Key points
- AI uncovers suboptimal, human-like behavioural patterns
- Traditional decision models miss real-world behaviour
- Individual strategies show potential for mental health insights
ISLAMABAD: For years, researchers have been intrigued by how humans and animals make decisions, particularly through trial-and-error learning based on recent experiences.
But traditional models of decision-making may not fully reflect reality. These frameworks often assume that we make optimal choices by carefully weighing our past experiences—a notion that might oversimplify how decisions are actually made.
Now, a newly published study offers a fresh perspective by using artificial intelligence in a novel way to better understand this process, according to Neuroscience news.
Rather than relying on large, complex AI systems, the researchers used tiny artificial neural networks—small enough to be clearly understood, yet still capable of capturing complex patterns of behaviour. Their findings reveal what truly drives individual choices, even when those decisions are not the most efficient or logical.

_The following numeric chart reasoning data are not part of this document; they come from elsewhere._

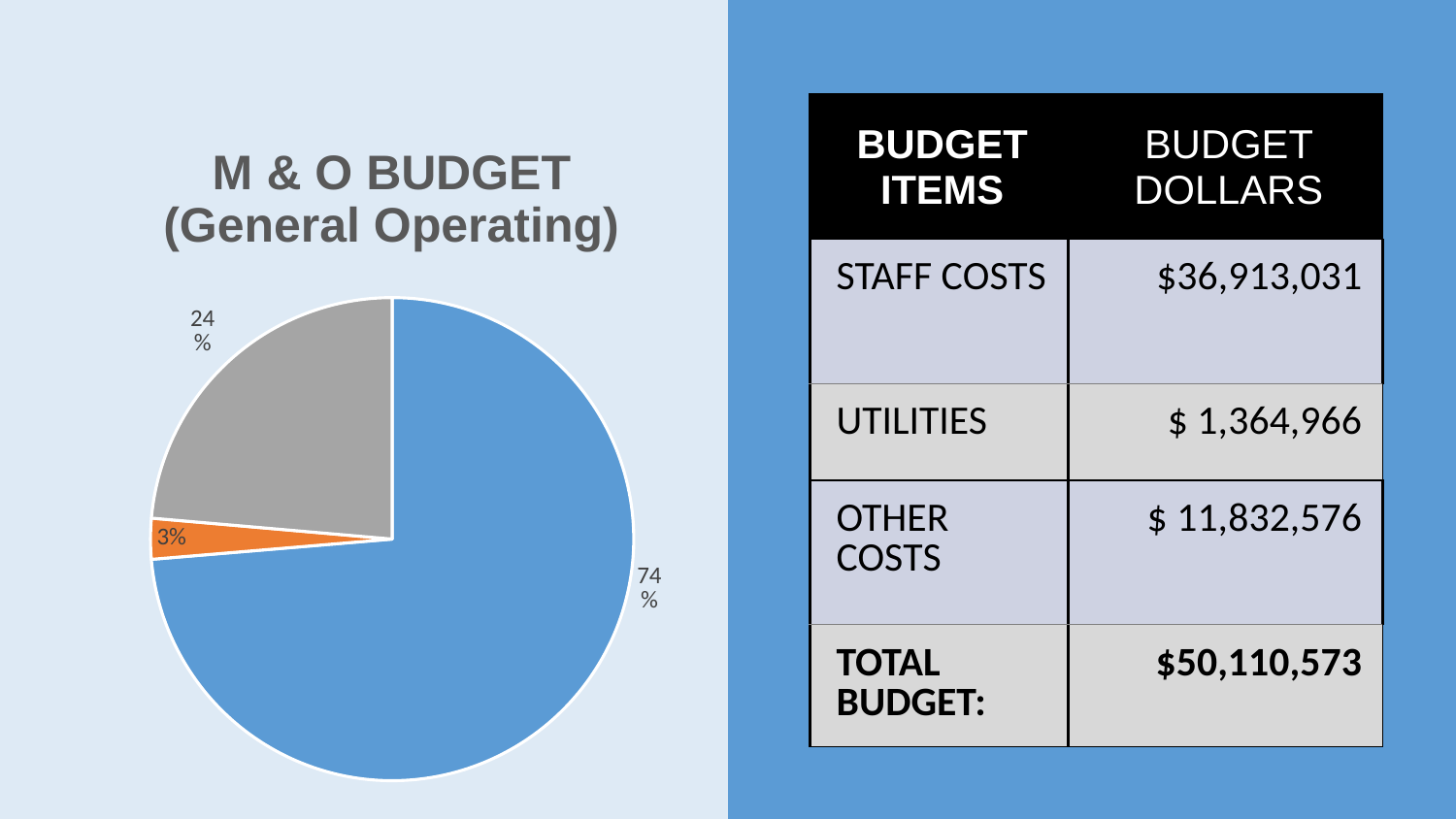
Which slice of the pie chart is the smallest? the orange slice (3%) Does the pie chart include a legend? No How many percentage points larger is the gray slice than the orange slice? 21 What percentage is shown for the gray slice of the pie chart? 24% What kind of chart is shown on the slide? pie chart Which is larger, the gray slice or the orange slice? the gray slice What percentage is shown for the blue slice of the pie chart? 74% Which slice of the pie chart is the largest? the blue slice (74%) What percentage is shown for the orange slice of the pie chart? 3% How many slices does the pie chart have? 3 What is the title of the pie chart? M & O BUDGET (General Operating) How many percentage points larger is the blue slice than the gray slice? 50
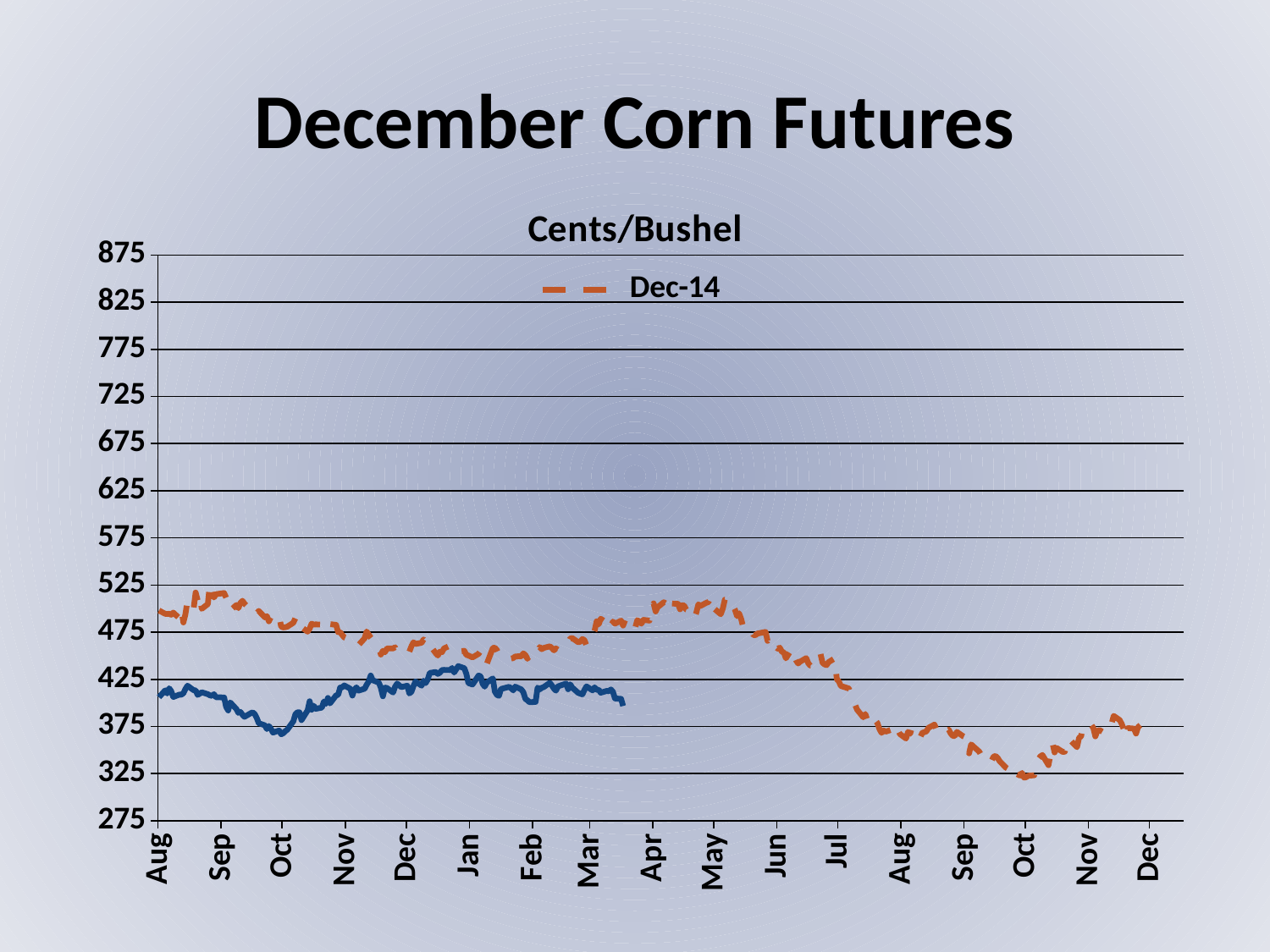
Is the value of the Dec-14 series at the second Oct label greater or less than 375? less Does the Dec-14 series rise or fall between the Jul label and the second Oct label? fall What is the title printed above the chart's plot area? Cents/Bushel Is the value of the Dec-14 series at the first Aug label greater or less than 475? greater Is the value of the Dec-14 series at the final Dec label greater or less than 425? less Is the Dec-14 series higher at the first Aug label or at the second Oct label? first Aug What is the name of the series shown in the legend? Dec-14 How many month labels are shown along the x axis? 17 Around which month label does the Dec-14 series reach its lowest point? Oct (the second Oct) What kind of chart is shown on the slide? line chart How many series does the legend list? 1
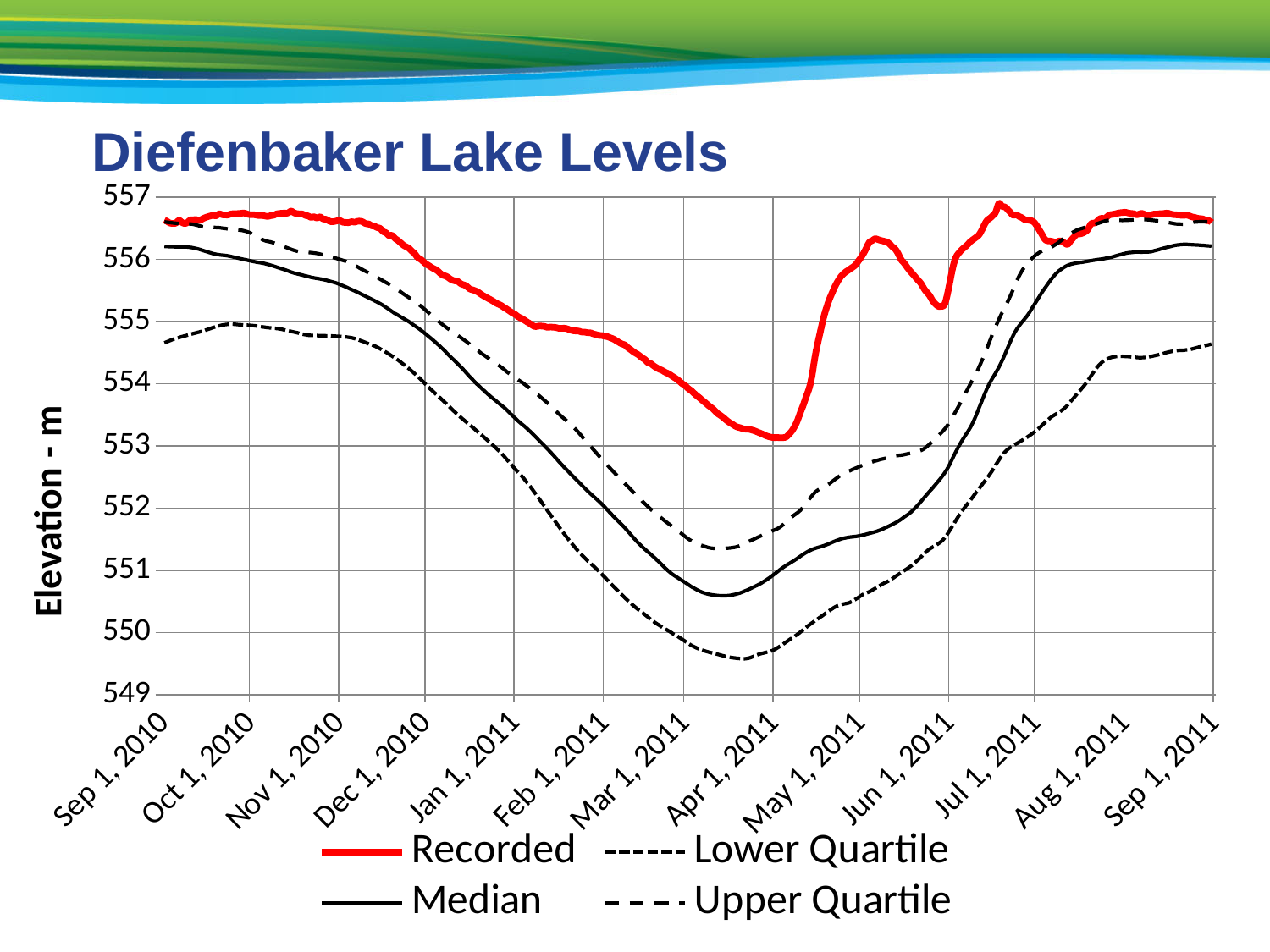
What kind of chart is shown on the slide? line chart How many series does the legend list? 4 What is the title of the chart? Diefenbaker Lake Levels Is the Lower Quartile value on Apr 1, 2011 greater or less than 550? less On Apr 1, 2011, which is larger, the Recorded value or the Median value? Recorded Is the Recorded value on Sep 1, 2010 greater or less than 556? greater How many date ticks are labelled on the x axis? 13 Which series is drawn in red? Recorded Does the Median series rise or fall from Sep 1, 2010 to Apr 1, 2011? fall Is the Recorded value on Apr 1, 2011 greater or less than 554? less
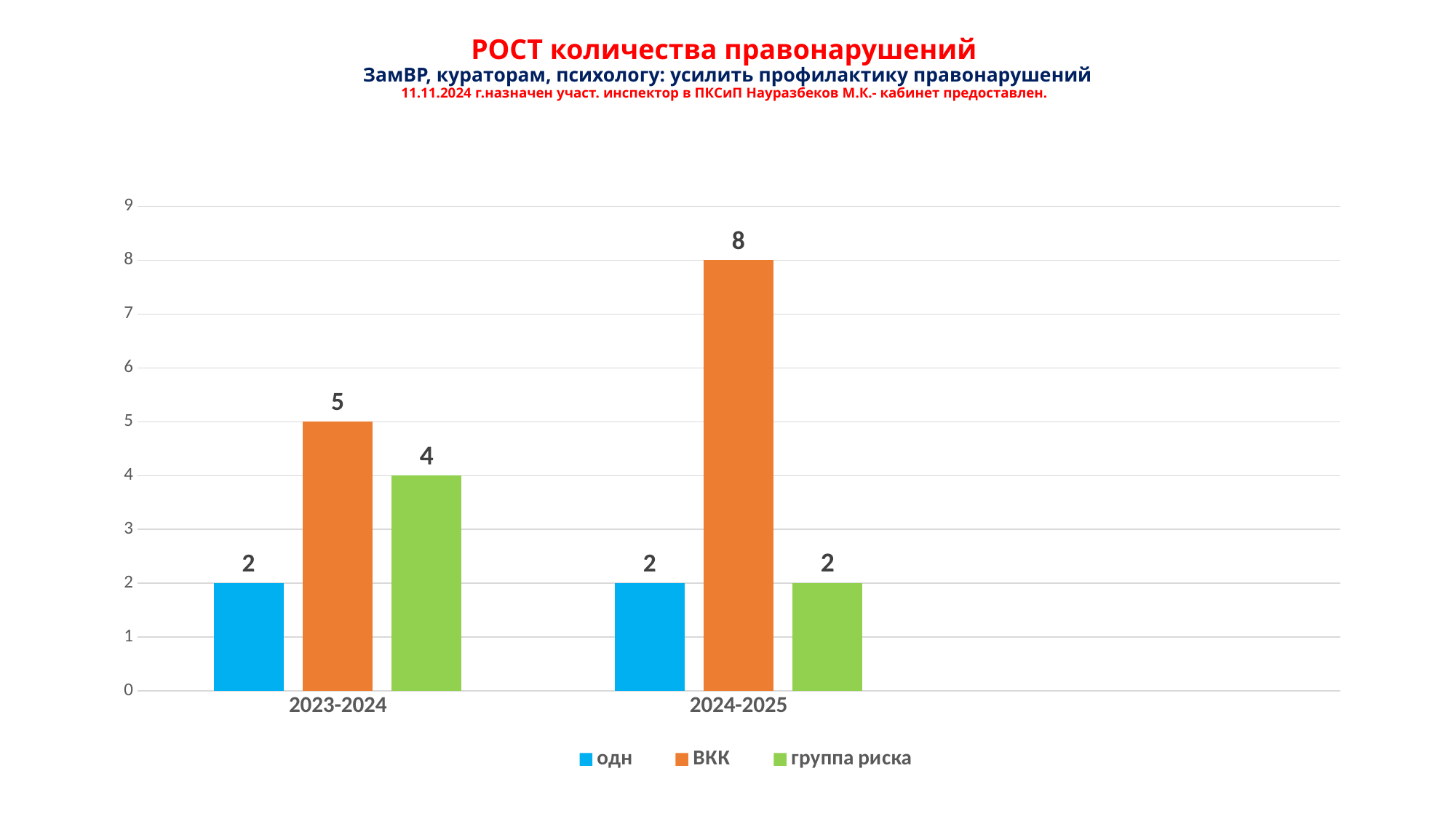
How many categories are shown on the x axis? 2 What kind of chart is shown on the slide? bar chart What is the value for одн in 2023-2024? 2 Which series has the lowest value in 2023-2024? одн What is the value for ВКК in 2023-2024? 5 How many series does the legend list? 3 What is the difference between the ВКК values for 2024-2025 and 2023-2024? 3 Which is larger: группа риска in 2023-2024 or группа риска in 2024-2025? 2023-2024 What is the value for ВКК in 2024-2025? 8 What is the value for группа риска in 2023-2024? 4 Does the value for ВКК rise or fall from 2023-2024 to 2024-2025? rise Which series has the highest value in 2024-2025? ВКК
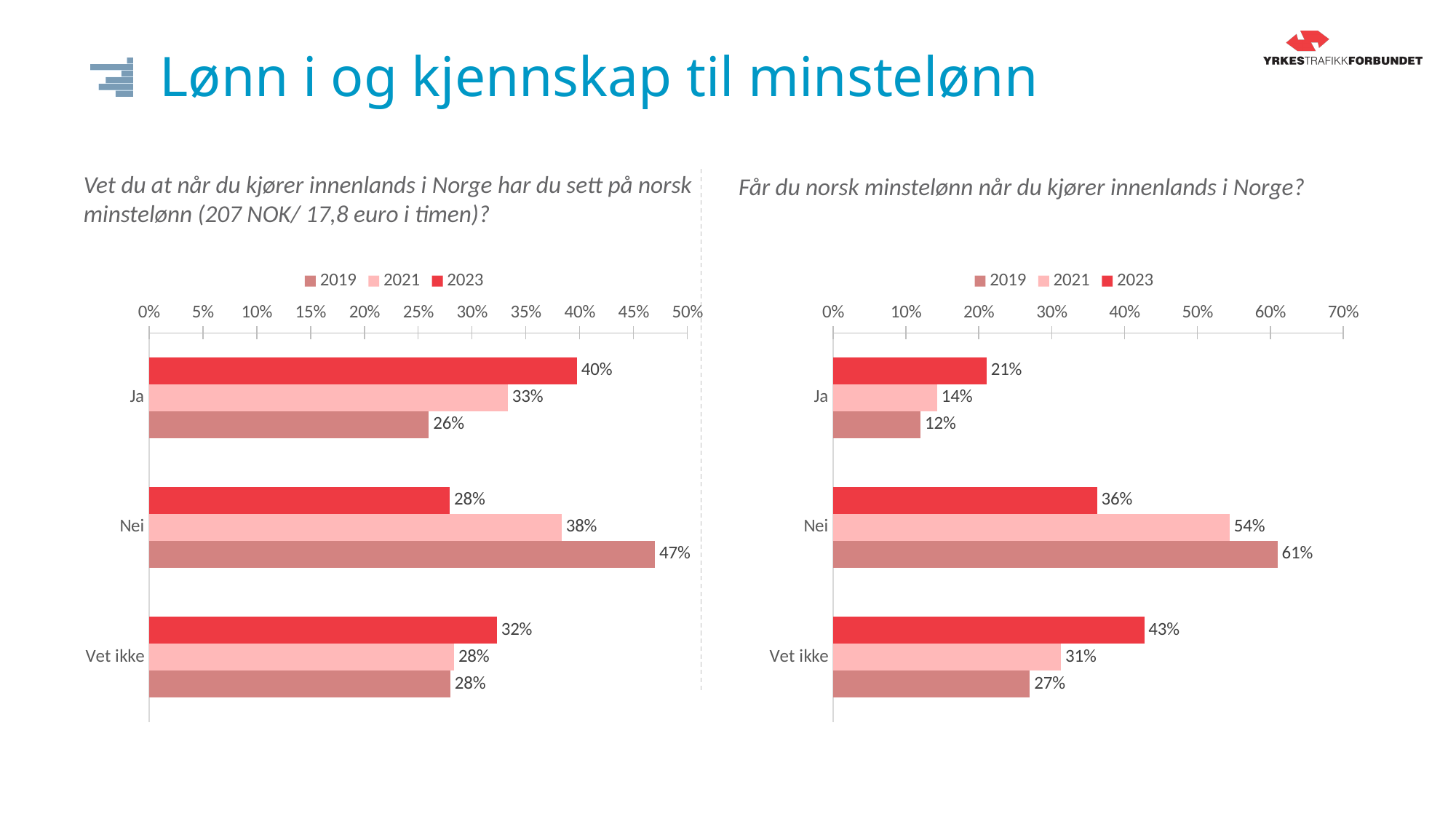
In the right chart, which is larger: the 2023 value for Nei or the 2023 value for Vet ikke? Vet ikke In the left chart ("Vet du at når du kjører innenlands i Norge..."), what is the value for Ja in 2023? 40% In the right chart, what is the difference between the 2023 and 2019 values for Ja? 9% In the left chart, which category has the lowest value for 2019? Ja In the left chart, what is the value for Nei in 2019? 47% In the left chart, what is the difference between the 2019 and 2023 values for Nei? 19% In the right chart, which category has the highest value for 2019? Nei In the right chart, what is the value for Vet ikke in 2023? 43% What kind of chart is the left chart? Bar chart In the right chart ("Får du norsk minstelønn..."), what is the value for Nei in 2021? 54% How many categories are shown in the right chart? 3 How many series does the legend of the left chart list? 3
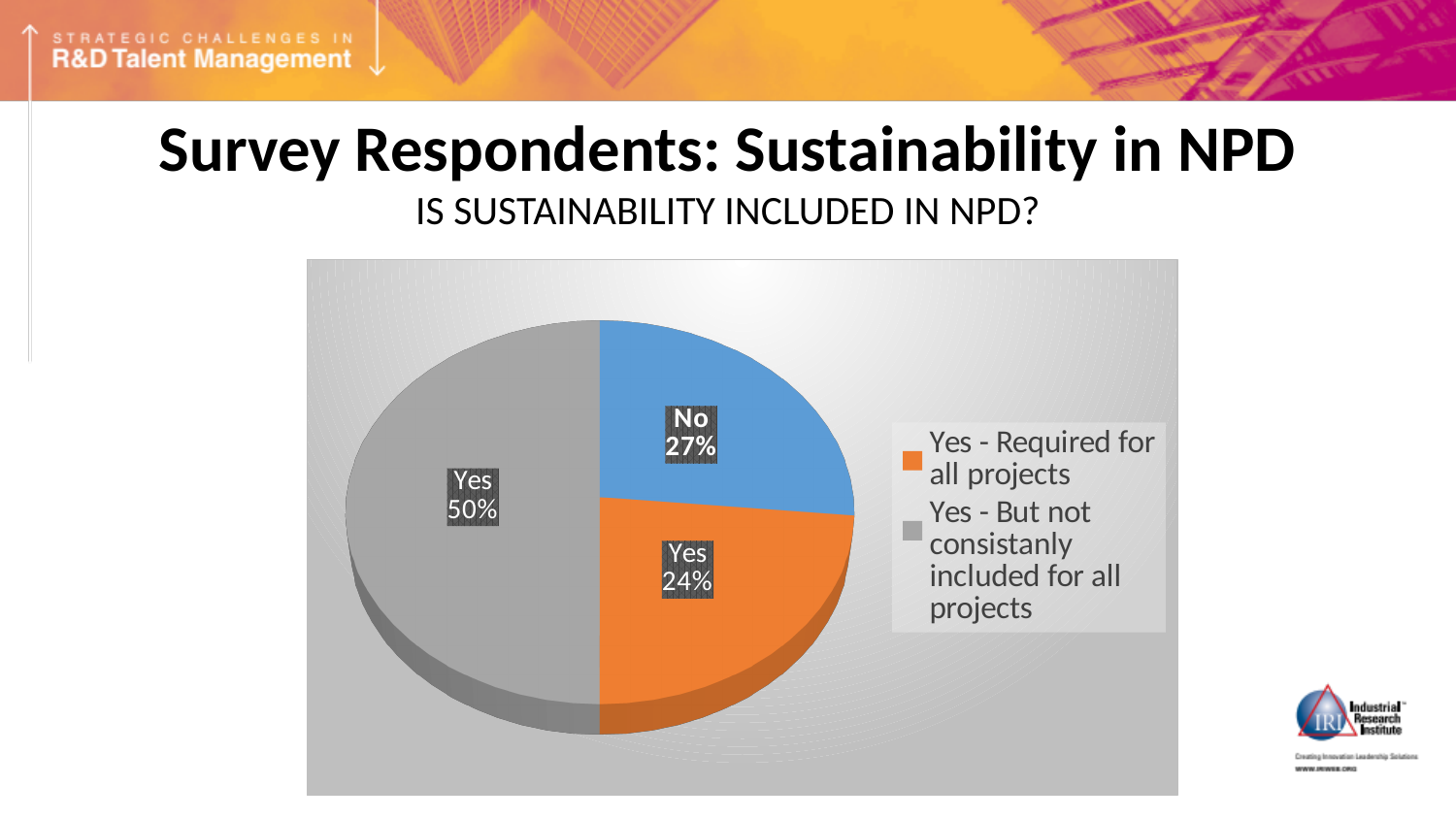
How many slices does the pie chart have? 3 What percentage is shown for the gray "Yes" slice? 50% What is the combined percentage of the two "Yes" slices? 74% What kind of chart is shown on the slide? Pie chart Which slice of the pie is the smallest? Yes 24% What percentage is shown for the orange "Yes" slice? 24% What question is the chart answering, according to the subtitle above it? IS SUSTAINABILITY INCLUDED IN NPD? What percentage of respondents answered "No"? 27% Which slice of the pie is the largest? Yes 50% Which is larger, the "No" slice or the orange "Yes" slice? No What is the difference in percentage points between the 50% "Yes" slice and the "No" slice? 23 Which legend entry corresponds to the orange slice? Yes - Required for all projects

Rethinking how brains decide
“Instead of assuming how brains should learn in order to make the best decisions, we developed an alternative approach to discover how individual brains actually learn,” explains Marcelo Mattar, an assistant professor in New York University’s Department of Psychology and one of the paper’s authors. The study appears in the journal Nature.
Model overview and performance on animal tasks
“Our method acts a bit like a detective, uncovering the real decision-making strategies used by animals and people. By working with very small neural networks, we have uncovered patterns that conventional models have missed for decades.”
The research highlights that these streamlined neural networks—simplified versions of those used in mainstream AI—are significantly better at predicting animals’ choices than traditional cognitive models. That is largely because they account for the fact that behaviour is often suboptimal, rather than perfectly rational.
Deep understanding
In controlled lab settings, these small networks proved just as accurate as much larger, commercial-grade AI systems in predicting choices. But because they are simpler, they allow researchers to examine and understand the mechanisms behind decisions in a much clearer way.
Model performance using knowledge distillation
“Using these tiny models makes it easier for us to apply mathematical tools to interpret what’s going on in someone’s mind when they make a choice,” says Ji-An Li, a PhD student in the Neurosciences Graduate Programme at the University of California, San Diego.
“Big neural networks, like those used in commercial AI, are brilliant at making predictions—for instance, guessing which film you might want to watch next,” adds co-author Marcus Benna, an assistant professor of neurobiology at UC San Diego’s School of Biological Sciences. “But it’s much harder to explain why they’ve made that particular prediction.”
“By training the simplest possible versions of these AI models to mimic animals’ choices—and then analysing them using tools from physics—we can understand how they work in a more transparent and meaningful way.”
Rethinking rational behaviour
Understanding how learning from experience shapes decision-making is not only a key goal in neuroscience and psychology, but also has wider applications in fields like business, technology, and public policy.
However, the new study argues that conventional models—focused on ideal, optimised decisions—often miss the messy, imperfect nature of real-world behaviour.
Dynamical systems analyses for interpretation and comparison of multi-dimensional models
Strikingly, the new model successfully mirrored the decision-making styles of humans, monkeys, and lab rats. It even predicted the kinds of less-than-perfect decisions people and animals often make, making it a better reflection of actual behaviour than previous approaches.
What is more, the model could predict individual-level differences—revealing how each participant used unique strategies to make their choices.
“Just as studying individual physical differences has reshaped modern medicine, recognising how people differ in their decision-making styles could lead to breakthroughs in how we understand mental health and cognitive function,” Mattar concludes.